Beberapa murid melangkah mundur, wanita berkacamata itu tersenyum puas dengan apa yang sudah dia lakukan.
"Jadi, dari mana kalian berasal?" tanyanya pada beberapa murid yang masih bertahan.
"Kami berasal dari Bumi yang kau paksa ke tempat mengerikan ini!" ucap salah satu murid dengan nada tinggi tidak terima dengan perlakuan pihak sekolah selama ini padanya.
"Begitu rupanya. Apa kalian ingin ke Bumi lagi?" tanya si wanita.
"Ya!" jawab murid.
"Baiklah, tapi kalian tidak lihat apa yang terjadi di sana. Semua manusia Bumi tidak akan menghargai kalian dan jika mereka tau kalian adalah manusia dengan kekuatan kalian akan dianggap master dan kalian akan diteliti seperti hewan." jelas si wanita, membuat teman dari murid yang menentang melangkah mundur dan tinggal dirinya seorang yang masih bertahan di depan.
"Anak pintar." Berbalik melihat Eric. "Aku pikir anda tidak perlu saya pada murid satu ini, bukan?" tanyanya pada Eric.
"Terima kasih Cindy."
"Kembali." Cindy melangkah pergi.
Suara sepatu heels-nya begitu nyaring seperti musik kematian bagi murid yang menentangnya barusan, ya, itu benar, murid perempuan itu terduduk lemas, membuat teman-temannya terkejut melihat itu.

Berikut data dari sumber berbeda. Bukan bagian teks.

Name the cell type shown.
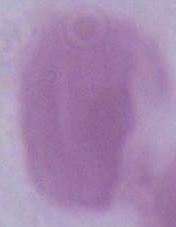
An erythrocyte.

Summary:
  - Modality: micrograph
  - Magnification: 1000x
State which cell type is depicted.
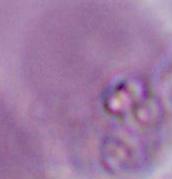

An erythrocyte.

Summary:
  - Magnification: 1000x
  - Modality: micrograph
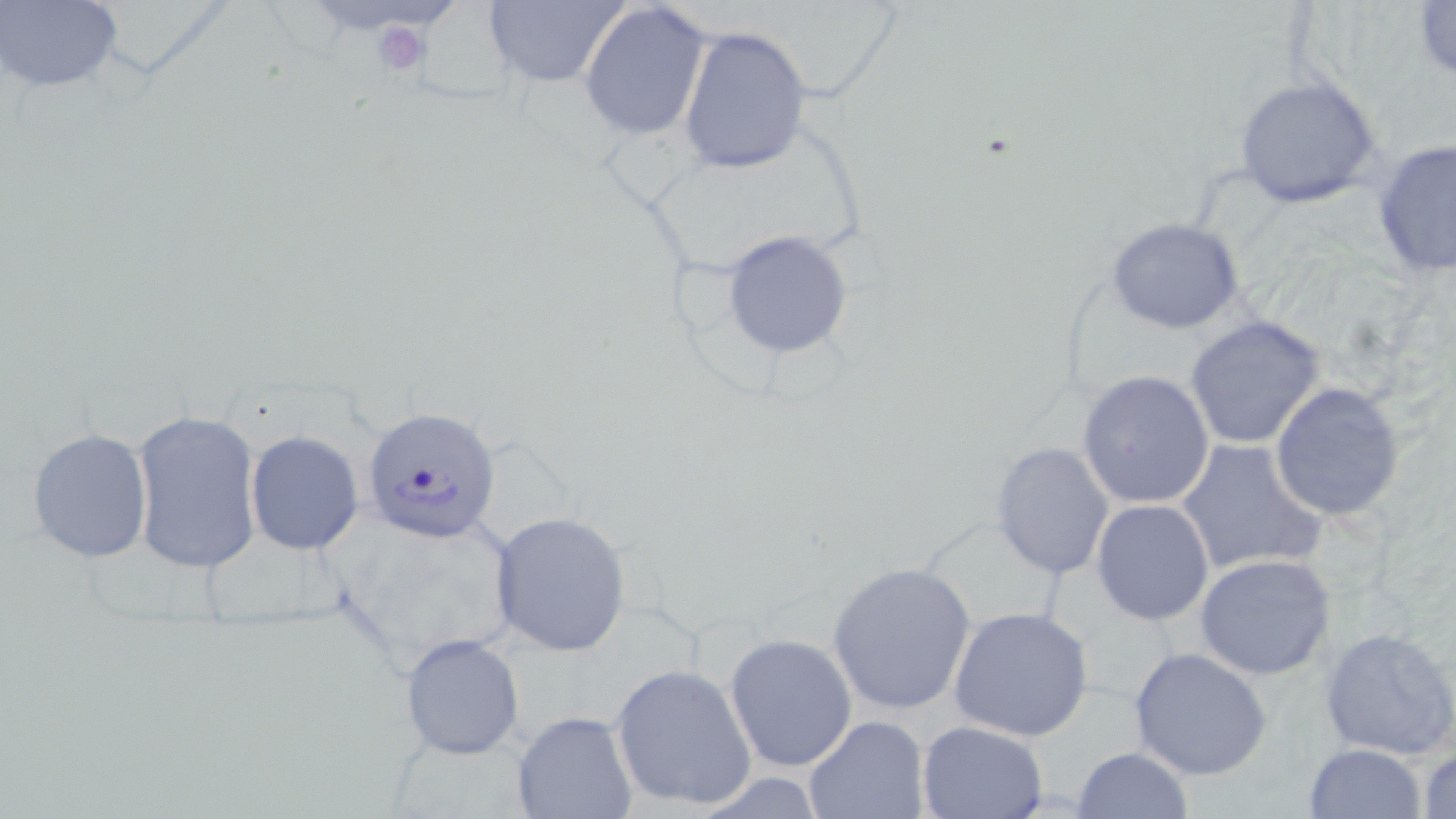
Summary:
  - Coordinate format: approximate bounding boxes as named x1/y1/x2/y2 corners in pixels
  - Uninfected red blood cell locations: (x1=1, y1=0, x2=122, y2=93), (x1=482, y1=0, x2=630, y2=89), (x1=1411, y1=0, x2=1456, y2=79), (x1=579, y1=2, x2=712, y2=141), (x1=677, y1=25, x2=812, y2=175), (x1=1234, y1=75, x2=1385, y2=211), (x1=1371, y1=137, x2=1456, y2=280), (x1=1106, y1=217, x2=1245, y2=335), (x1=720, y1=231, x2=856, y2=359), (x1=1185, y1=315, x2=1328, y2=450), (x1=1077, y1=369, x2=1218, y2=509), (x1=1268, y1=383, x2=1404, y2=521), (x1=129, y1=408, x2=263, y2=574), (x1=27, y1=427, x2=154, y2=564), (x1=244, y1=430, x2=364, y2=555), (x1=1174, y1=438, x2=1326, y2=578), (x1=990, y1=440, x2=1115, y2=581), (x1=1091, y1=498, x2=1214, y2=625), (x1=328, y1=507, x2=524, y2=669), (x1=490, y1=511, x2=633, y2=656), (x1=1195, y1=553, x2=1336, y2=680), (x1=826, y1=561, x2=976, y2=715), (x1=948, y1=605, x2=1097, y2=743), (x1=1318, y1=626, x2=1456, y2=761), (x1=401, y1=632, x2=525, y2=760), (x1=723, y1=632, x2=859, y2=773), (x1=1129, y1=645, x2=1275, y2=781), (x1=609, y1=664, x2=758, y2=812), (x1=511, y1=712, x2=638, y2=818), (x1=803, y1=714, x2=930, y2=819), (x1=916, y1=719, x2=1050, y2=819), (x1=1304, y1=743, x2=1426, y2=819), (x1=1416, y1=743, x2=1456, y2=819), (x1=1071, y1=745, x2=1197, y2=818)
  - Platelet locations: (x1=367, y1=18, x2=432, y2=78)
  - Plasmodium falciparum-infected red blood cell locations: (x1=359, y1=408, x2=501, y2=543)
  - Slide-level diagnosis: Plasmodium falciparum
  - Image size: 1456×819 pixels
  - Magnification: 1000x
  - Field of view: one of a larger specimen
  - Modality: light microscopy
  - Stain: May-Grünwald-Giemsa
  - Preparation: thin blood film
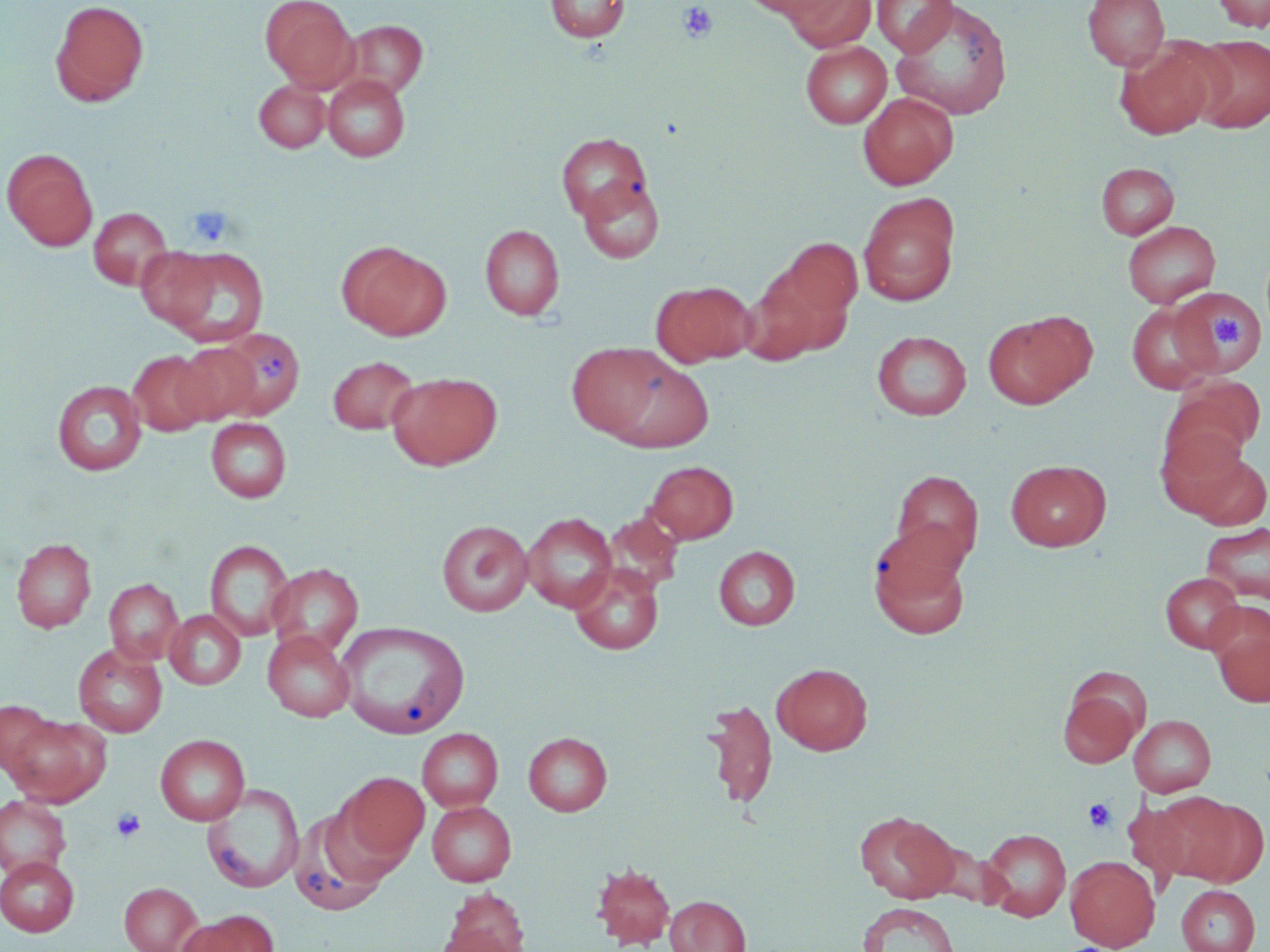
{
  "slide_level_diagnosis": "negative for blood parasites",
  "modality": "light microscopy",
  "stain": "May-Grünwald-Giemsa",
  "uninfected_red_blood_cell_locations": "approximate bounding boxes as [x1, y1, x2, y2] in pixels: [49, 0, 150, 108], [261, 0, 358, 91], [546, 0, 630, 42], [741, 0, 839, 20], [782, 0, 876, 51], [872, 0, 958, 56], [890, 0, 1014, 121], [1083, 0, 1169, 70], [1212, 0, 1270, 32], [342, 20, 428, 98], [1188, 34, 1270, 133], [800, 40, 892, 128], [1115, 42, 1219, 140], [323, 74, 410, 161], [253, 79, 330, 153], [858, 92, 959, 189], [556, 132, 653, 224], [2, 148, 98, 251], [1096, 162, 1179, 239], [578, 177, 665, 263], [858, 194, 960, 306], [88, 207, 173, 290], [1123, 221, 1221, 308], [480, 224, 565, 320], [341, 243, 450, 340], [135, 246, 222, 331], [748, 246, 856, 360], [161, 247, 270, 346], [652, 281, 754, 367], [1169, 288, 1266, 379], [1127, 303, 1216, 394], [983, 311, 1093, 409], [214, 327, 305, 418], [872, 330, 972, 420], [173, 341, 263, 424], [566, 343, 670, 440], [128, 350, 214, 436], [604, 355, 715, 453], [328, 356, 420, 434], [387, 372, 502, 470], [1162, 379, 1264, 472], [52, 380, 146, 476], [206, 417, 291, 502], [1173, 446, 1270, 530], [1005, 459, 1111, 551], [646, 460, 738, 543], [892, 470, 983, 570], [602, 511, 684, 595], [522, 513, 618, 612], [437, 520, 533, 616], [1201, 521, 1270, 606], [868, 527, 971, 635], [11, 538, 96, 633], [205, 539, 294, 641], [714, 546, 800, 629], [267, 563, 364, 656], [570, 565, 663, 655], [1161, 572, 1245, 653], [104, 578, 184, 665], [1209, 608, 1270, 708], [165, 610, 245, 689], [337, 621, 470, 739], [262, 631, 355, 722], [73, 643, 167, 737], [773, 663, 872, 755], [1059, 685, 1144, 768], [703, 699, 778, 810], [0, 700, 60, 777], [4, 712, 111, 807], [1128, 714, 1217, 797], [418, 728, 503, 811], [523, 732, 612, 816], [155, 734, 249, 825], [339, 772, 429, 861], [203, 785, 304, 893], [0, 794, 72, 880], [1159, 794, 1265, 887], [427, 801, 516, 886], [289, 809, 392, 917], [854, 810, 960, 903], [980, 828, 1071, 921], [0, 856, 78, 936], [1065, 856, 1159, 951], [591, 863, 675, 949], [119, 882, 204, 952], [1176, 885, 1260, 952], [443, 886, 529, 952], [665, 896, 751, 952], [858, 903, 959, 952], [180, 910, 278, 952], [431, 926, 521, 952]",
  "image_size": "1270×952 pixels",
  "field_of_view": "single",
  "platelet_locations": "approximate bounding boxes as [x1, y1, x2, y2] in pixels: [678, 2, 718, 43], [187, 205, 234, 246], [1214, 313, 1243, 348], [258, 352, 288, 385], [1083, 798, 1116, 833], [111, 807, 146, 842]",
  "magnification": "1000x",
  "preparation": "thin blood film"
}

"Kembalikan mereka ke kamar masing-masing." ucap Eric memerintahkan para penjaga. Eric melihat murid perempuan di depannya, ia berjongkok meraih dagu murid tersebut. "Apa kekuatanmu?" tanya Eric pelan, namun menakutkan bagi mereka yang bertatapan langsung dengannya.
"A... A .... Aku .... Tolong jangan bunuh akh Tua..." Murid itu menangis.
Eric hanya bisa melihatnya dengan tatapan dingin. "Aku bertanya." ucap Eric kembali.
"Entahlah, aku belum mengembangkannya." ucap murid itu.
Eric berdiri, memerintahkan beberapa orang berseragam putih begitu tertutup mencoba mengurus si murid, tentu saja itu membuatnya takut dan mencoba membebaskan diri.
"Kekuatannya sama seperti Habi. Tuan." ucap salah satu dari mereka.
"Melihat masa depan ya? Mungkin ia nanti berguna."
Mereka mengangguk.
BUK!
Memukul keras pada belakang leher murid perempuan tersebut, membuatnya seketika tidak sadarkan diri.